Oshimo Yasuhiro, Oue Naohide, Mitani Yoshitsugu, Nakayama Hirofumi, Kitadai Yasuhiko, Yoshida Kazuhiro, Chayama Kazuaki, Yasui Wataru
Department of Molecular Pathology, Hiroshima University Graduate School of Biomedical Sciences, Hiroshima, Japan.
Int J Cancer. 2004 Jun 10;110(2):212-8. doi: 10.1002/ijc.20090.

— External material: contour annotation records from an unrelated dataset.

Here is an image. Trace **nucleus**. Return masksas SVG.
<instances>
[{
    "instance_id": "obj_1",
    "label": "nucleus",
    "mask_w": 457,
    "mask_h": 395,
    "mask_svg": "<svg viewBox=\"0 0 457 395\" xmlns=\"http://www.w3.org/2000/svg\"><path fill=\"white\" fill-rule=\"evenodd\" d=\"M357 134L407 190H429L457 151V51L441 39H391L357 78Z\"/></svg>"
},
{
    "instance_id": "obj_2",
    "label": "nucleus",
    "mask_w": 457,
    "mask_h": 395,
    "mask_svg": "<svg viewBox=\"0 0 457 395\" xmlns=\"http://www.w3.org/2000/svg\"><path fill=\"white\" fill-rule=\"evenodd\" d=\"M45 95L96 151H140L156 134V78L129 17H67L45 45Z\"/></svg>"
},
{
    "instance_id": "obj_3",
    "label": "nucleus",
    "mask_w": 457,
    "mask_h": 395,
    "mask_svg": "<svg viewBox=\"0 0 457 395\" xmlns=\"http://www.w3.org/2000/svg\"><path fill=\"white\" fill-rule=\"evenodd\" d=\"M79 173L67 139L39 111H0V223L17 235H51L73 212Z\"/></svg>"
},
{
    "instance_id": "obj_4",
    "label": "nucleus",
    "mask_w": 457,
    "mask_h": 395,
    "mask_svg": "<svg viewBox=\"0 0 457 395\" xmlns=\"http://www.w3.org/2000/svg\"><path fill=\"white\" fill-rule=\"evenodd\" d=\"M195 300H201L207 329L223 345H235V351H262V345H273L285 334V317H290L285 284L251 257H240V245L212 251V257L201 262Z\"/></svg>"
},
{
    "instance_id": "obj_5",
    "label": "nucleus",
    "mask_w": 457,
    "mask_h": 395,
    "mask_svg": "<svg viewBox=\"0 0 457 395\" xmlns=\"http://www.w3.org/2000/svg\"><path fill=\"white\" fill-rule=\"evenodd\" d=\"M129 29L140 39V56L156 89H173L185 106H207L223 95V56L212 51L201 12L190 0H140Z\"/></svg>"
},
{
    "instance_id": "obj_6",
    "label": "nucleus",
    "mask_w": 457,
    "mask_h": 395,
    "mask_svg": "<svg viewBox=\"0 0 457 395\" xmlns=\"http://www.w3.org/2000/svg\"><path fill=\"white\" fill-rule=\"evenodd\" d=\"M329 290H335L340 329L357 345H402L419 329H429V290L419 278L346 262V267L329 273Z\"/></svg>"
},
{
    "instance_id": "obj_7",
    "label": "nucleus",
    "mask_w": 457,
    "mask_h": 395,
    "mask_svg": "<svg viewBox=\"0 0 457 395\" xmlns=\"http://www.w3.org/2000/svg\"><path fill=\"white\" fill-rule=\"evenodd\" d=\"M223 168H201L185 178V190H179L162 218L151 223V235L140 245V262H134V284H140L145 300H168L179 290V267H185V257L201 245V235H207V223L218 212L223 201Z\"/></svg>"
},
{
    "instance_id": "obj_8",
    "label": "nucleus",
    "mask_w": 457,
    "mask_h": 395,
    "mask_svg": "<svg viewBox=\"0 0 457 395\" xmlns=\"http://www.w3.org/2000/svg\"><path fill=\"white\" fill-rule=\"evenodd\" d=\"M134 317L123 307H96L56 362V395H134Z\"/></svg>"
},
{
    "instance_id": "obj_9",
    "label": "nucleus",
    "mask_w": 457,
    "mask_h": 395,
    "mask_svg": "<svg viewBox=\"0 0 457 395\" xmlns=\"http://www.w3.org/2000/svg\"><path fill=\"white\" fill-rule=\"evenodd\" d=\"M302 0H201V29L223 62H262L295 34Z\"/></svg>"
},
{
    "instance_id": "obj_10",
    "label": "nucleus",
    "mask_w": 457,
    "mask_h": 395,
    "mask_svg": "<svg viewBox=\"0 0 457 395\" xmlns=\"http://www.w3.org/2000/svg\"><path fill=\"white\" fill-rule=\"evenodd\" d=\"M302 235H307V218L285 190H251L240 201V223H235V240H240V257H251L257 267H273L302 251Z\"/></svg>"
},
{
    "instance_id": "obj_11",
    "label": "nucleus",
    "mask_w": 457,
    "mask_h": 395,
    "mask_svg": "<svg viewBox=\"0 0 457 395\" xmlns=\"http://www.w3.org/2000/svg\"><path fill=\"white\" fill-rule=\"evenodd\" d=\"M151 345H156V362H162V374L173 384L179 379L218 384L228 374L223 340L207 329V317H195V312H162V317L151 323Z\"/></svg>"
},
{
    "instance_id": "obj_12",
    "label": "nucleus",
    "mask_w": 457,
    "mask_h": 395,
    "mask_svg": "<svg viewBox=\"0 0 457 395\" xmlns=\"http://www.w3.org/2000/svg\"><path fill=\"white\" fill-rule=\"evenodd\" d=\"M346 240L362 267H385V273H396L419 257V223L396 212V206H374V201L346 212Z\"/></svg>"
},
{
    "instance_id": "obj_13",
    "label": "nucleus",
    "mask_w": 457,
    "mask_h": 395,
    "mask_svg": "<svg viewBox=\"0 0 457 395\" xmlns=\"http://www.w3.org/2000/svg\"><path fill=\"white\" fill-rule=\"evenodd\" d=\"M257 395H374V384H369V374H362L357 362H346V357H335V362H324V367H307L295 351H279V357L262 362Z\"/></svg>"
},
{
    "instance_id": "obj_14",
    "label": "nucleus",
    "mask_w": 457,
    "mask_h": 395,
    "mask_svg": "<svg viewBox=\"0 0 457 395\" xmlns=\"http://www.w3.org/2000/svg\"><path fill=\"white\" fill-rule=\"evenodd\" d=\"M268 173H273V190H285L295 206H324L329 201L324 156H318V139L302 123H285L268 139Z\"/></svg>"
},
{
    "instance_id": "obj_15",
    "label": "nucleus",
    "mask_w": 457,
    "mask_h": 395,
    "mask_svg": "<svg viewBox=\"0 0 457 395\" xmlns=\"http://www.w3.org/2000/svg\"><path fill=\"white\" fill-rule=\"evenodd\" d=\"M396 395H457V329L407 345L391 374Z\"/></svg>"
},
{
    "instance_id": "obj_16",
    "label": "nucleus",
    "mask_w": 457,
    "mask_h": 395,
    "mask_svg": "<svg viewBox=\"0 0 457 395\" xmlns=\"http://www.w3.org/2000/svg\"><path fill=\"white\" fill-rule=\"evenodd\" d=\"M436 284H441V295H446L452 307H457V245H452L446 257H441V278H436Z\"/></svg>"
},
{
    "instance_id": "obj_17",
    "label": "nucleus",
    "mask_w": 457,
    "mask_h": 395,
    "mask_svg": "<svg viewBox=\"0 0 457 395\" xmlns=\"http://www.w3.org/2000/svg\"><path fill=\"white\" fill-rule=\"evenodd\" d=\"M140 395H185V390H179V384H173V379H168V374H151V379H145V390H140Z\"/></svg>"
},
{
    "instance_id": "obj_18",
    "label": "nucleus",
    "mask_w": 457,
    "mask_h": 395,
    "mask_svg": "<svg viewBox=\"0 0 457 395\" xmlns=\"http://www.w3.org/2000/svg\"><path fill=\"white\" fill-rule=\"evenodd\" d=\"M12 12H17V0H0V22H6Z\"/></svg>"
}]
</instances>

The retinoblastoma protein-interacting zinc finger gene, RIZ1 (GenBank accession number U17838), is involved in chromatin-mediated gene expression and is also a target for frameshift mutation in microsatellite-unstable cancers. Methylation of the RIZ1 promoter CpG island has been shown to be a common mechanism in inactivating the RIZ1 gene in human liver and breast cancers. We investigated levels of RIZ1 mRNA in 45 gastric carcinoma tissues by quantitative RT-PCR and in gastric carcinoma cell lines by RT-PCR. In addition, we examined CpG island methylator phenotype (CIMP) status, p53 mutation status, and the correlation between promoter methylation status and RIZ1 mRNA expression. CIMP status was investigated by examining the methylation status of MINT1, MINT2, MINT12, MINT25 and MINT31. p53 mutation status was examined by PCR-single strand conformation polymorphism and promoter methylation status was examined by methylation-specific PCR. Promoter hypermethylation of the RIZ1 gene was found in 31 (69%) of 45 gastric carcinoma tissues and in 3 (21%) of 14 corresponding non-neoplastic mucosae, the incidence being significantly different (p = 0.002). None of the 12 normal gastric tissues from young non-cancer individuals showed hypermethylation. Promoter hypermethylation was associated with reduced RIZ1 expression in gastric carcinoma tissues (p = 0.029). Promoter hypermethylation of the RIZ1 gene was significantly associated with CIMP (p = 0.002). Mutation status of the p53 gene was not associated with methylation status or RIZ1 expression in gastric carcinoma. In gastric carcinoma cell lines MKN-28 and KATO-III, the RIZ1 promoter was hypermethylated and RIZ1 transcription was inactive. Treatment of these cells with demethylating agent 5-aza-2'-deoxycytidine restored RIZ1 transcription. Our results suggest that transcriptional inactivation of the RIZ1 gene by promoter hypermethylation may participate in stomach carcinogenesis.
视网膜母细胞瘤蛋白相互作用锌指基因RIZ1(GenBank登录号U17838)参与染色质介导的基因表达,也是微卫星不稳定癌症中移码突变的靶点。RIZ1启动子CpG岛的甲基化已被证明是人类肝癌和乳腺癌中RIZ1基因失活的常见机制。我们通过定量RT-PCR检测了45例胃癌组织中RIZ1 mRNA的水平,并通过RT-PCR检测了胃癌细胞系中RIZ1 mRNA的水平。此外,我们还检测了CpG岛甲基化表型(CIMP)状态、p53突变状态以及启动子甲基化状态与RIZ1 mRNA表达之间的相关性。通过检测MINT1、MINT2、MINT12、MINT25和MINT31的甲基化状态来研究CIMP状态。通过PCR-单链构象多态性检测p53突变状态,通过甲基化特异性PCR检测启动子甲基化状态。在45例胃癌组织中的31例(69%)以及14例相应的非肿瘤黏膜中的3例(21%)发现了RIZ1基因启动子高甲基化,其发生率有显著差异(p = 0.002)。来自年轻非癌症个体的12例正常胃组织中均未显示高甲基化。启动子高甲基化与胃癌组织中RIZ1表达降低相关(p = 0.029)。RIZ1基因启动子高甲基化与CIMP显著相关(p = 0.002)。胃癌中p53基因的突变状态与甲基化状态或RIZ1表达无关。在胃癌细胞系MKN-28和KATO-III中,RIZ1启动子发生高甲基化,RIZ1转录失活。用去甲基化剂5-氮杂-2'-脱氧胞苷处理这些细胞可恢复RIZ1转录。我们的结果表明,启动子高甲基化导致的RIZ1基因转录失活可能参与胃癌的发生。